» **Excerpts of spatial question data**
** Begin **

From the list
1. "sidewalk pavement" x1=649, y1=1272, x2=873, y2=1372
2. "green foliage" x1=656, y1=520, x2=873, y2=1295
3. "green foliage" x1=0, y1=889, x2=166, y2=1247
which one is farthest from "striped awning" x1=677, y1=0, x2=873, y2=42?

** End **
** Begin **

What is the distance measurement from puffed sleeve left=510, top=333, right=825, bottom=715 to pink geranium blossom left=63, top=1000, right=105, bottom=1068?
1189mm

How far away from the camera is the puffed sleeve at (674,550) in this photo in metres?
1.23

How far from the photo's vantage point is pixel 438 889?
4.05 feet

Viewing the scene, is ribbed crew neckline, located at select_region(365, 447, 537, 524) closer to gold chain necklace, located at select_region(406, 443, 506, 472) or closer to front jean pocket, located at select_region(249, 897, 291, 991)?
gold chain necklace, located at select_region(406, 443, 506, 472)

** End **

» **STATED TASK**
Update the records from the line with "From the list" up to and including the line with "which one is", changing "green foliage" to "green shrubbery" everywhere it appears and leaving all else unchanged. Give back only those lines.

» **REPLY TO THE EXERCISE**
From the list
1. "sidewalk pavement" x1=649, y1=1272, x2=873, y2=1372
2. "green shrubbery" x1=656, y1=520, x2=873, y2=1295
3. "green shrubbery" x1=0, y1=889, x2=166, y2=1247
which one is farthest from "striped awning" x1=677, y1=0, x2=873, y2=42?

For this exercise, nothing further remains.